In many ways, the Fourth is the most classical of Beethoven's mature symphonies - in form if not in content. The opening movement has a slow introduction, then an exposition with repeat (which it doesn't get here, incidentally) and a modified recapitulation; Beethoven actually calls this Scherzo a minuet, even though it might have raised a few eyebrows among that dance's advocates in the baroque era; and there's a finale that mixes classical rondo and sonata forms. But, within that classical frame lurks something wonderfully subversive and original. And that's what Kleiber and his Bavarian forces promulgate and elaborate so thrillingly.
In that slow introduction, for example, the fierce tension that Kleiber finds seems to lie as much in the interstices between the notes as in the notes themselves. How does he do that? Then the Allegro vivace sets off at quite a lick and with enormous energy. There is barely time to draw breath with the second subject's moment of calm before we are off again, surging through to a coda which deconstructs the 1st subject with alarming and thrilling syncopations and rhythmic verve.
The second movement offers no respite from this rhythmic drive. Its main subject is soon undermined by that insistent dotted rhythm and the forte eruptions of that rhythmic figure cast a dark shadow over the movement.

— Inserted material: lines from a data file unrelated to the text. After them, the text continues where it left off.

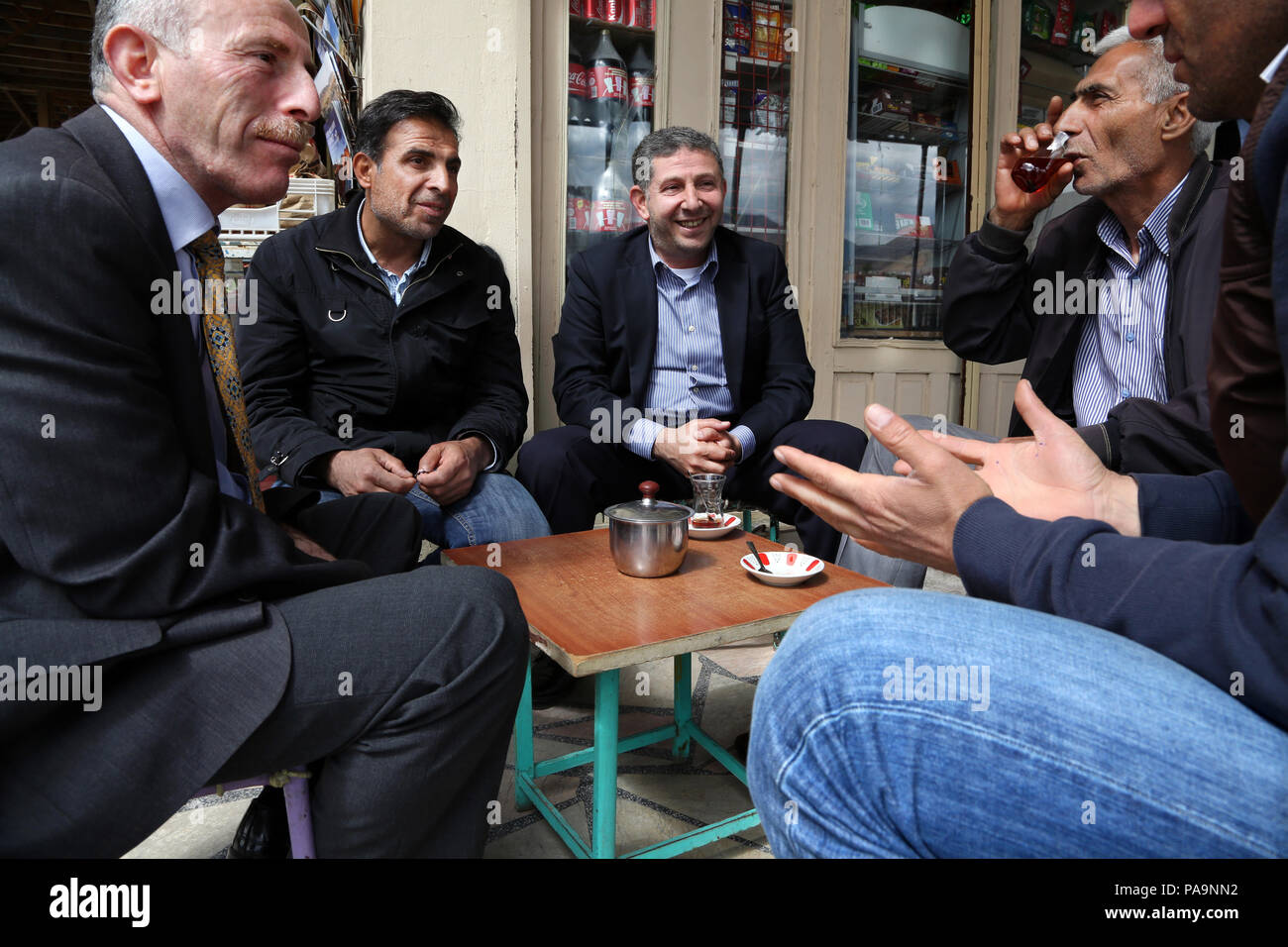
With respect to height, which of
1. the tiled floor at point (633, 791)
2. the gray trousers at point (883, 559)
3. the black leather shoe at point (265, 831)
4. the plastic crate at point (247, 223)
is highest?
the plastic crate at point (247, 223)

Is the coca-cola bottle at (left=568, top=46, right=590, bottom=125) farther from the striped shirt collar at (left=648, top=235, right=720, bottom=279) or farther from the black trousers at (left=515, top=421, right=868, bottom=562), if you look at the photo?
the black trousers at (left=515, top=421, right=868, bottom=562)

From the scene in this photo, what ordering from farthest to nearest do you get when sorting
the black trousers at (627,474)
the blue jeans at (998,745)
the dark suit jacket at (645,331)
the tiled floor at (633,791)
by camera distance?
the dark suit jacket at (645,331) → the black trousers at (627,474) → the tiled floor at (633,791) → the blue jeans at (998,745)

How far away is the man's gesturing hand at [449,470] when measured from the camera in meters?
2.02

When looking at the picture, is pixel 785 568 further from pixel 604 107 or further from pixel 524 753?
pixel 604 107

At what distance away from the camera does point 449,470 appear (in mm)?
2033

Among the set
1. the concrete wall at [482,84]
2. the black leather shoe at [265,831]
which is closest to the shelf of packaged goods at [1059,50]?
the concrete wall at [482,84]

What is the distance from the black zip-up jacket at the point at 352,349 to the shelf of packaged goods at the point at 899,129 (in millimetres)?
2417

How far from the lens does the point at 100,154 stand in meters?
1.00

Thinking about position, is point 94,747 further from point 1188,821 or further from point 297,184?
point 297,184

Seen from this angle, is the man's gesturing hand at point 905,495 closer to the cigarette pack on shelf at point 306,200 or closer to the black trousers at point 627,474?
the black trousers at point 627,474

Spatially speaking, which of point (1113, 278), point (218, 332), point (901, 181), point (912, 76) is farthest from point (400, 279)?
point (912, 76)

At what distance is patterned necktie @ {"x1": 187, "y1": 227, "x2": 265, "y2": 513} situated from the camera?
47.9 inches
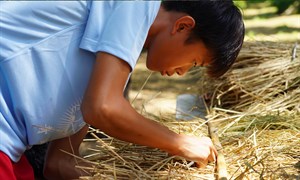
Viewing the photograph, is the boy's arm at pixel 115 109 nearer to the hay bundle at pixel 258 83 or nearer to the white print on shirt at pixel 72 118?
the white print on shirt at pixel 72 118

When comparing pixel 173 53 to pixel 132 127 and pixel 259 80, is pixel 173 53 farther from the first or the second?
pixel 259 80

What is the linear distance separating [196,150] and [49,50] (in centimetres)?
56

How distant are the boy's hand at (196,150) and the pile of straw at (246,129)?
0.14 ft

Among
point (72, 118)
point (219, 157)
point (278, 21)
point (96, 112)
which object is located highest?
point (96, 112)

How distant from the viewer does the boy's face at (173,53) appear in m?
1.71

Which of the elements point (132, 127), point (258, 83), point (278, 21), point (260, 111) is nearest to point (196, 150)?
point (132, 127)

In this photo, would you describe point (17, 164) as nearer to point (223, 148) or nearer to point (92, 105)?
point (92, 105)

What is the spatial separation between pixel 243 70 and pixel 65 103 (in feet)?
4.70

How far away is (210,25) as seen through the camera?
5.57ft

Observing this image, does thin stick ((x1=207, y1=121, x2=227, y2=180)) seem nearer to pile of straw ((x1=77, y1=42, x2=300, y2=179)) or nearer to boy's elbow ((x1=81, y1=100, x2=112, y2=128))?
pile of straw ((x1=77, y1=42, x2=300, y2=179))

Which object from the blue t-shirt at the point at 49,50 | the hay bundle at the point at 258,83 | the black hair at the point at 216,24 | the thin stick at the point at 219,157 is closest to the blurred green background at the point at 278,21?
the hay bundle at the point at 258,83

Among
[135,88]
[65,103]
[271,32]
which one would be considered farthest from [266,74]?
[271,32]

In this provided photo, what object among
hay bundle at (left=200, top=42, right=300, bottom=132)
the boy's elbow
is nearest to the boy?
the boy's elbow

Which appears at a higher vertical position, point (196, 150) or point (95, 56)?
point (95, 56)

In the so-called minuet Kleiber again takes its slightly off-kilter rhythm as the focus for his reading, punching through with all the drive of a fully-fledged Beethoven scherzo. And the almost moto perpetuo onrush of the semiquaver figure underlying so much of the Finale puts this movement in very much the same world as the Finale of the Seventh in its thrilling drive to the end.
As with his Sixth and Seventh Symphonies also from Munich, Kleiber's Fourth comes pretty close, if not right at the top, for a recommendation for this symphony. Yes, his speeds tend to be on the quick side but this is more in the Toscanini mould than from the Norrington or Gardner school. Do try this wonderful live performance; it absolutely bristles with excitement and panache and one can almost see that wonderful Kleiber grin of pure musical pleasure in every bar.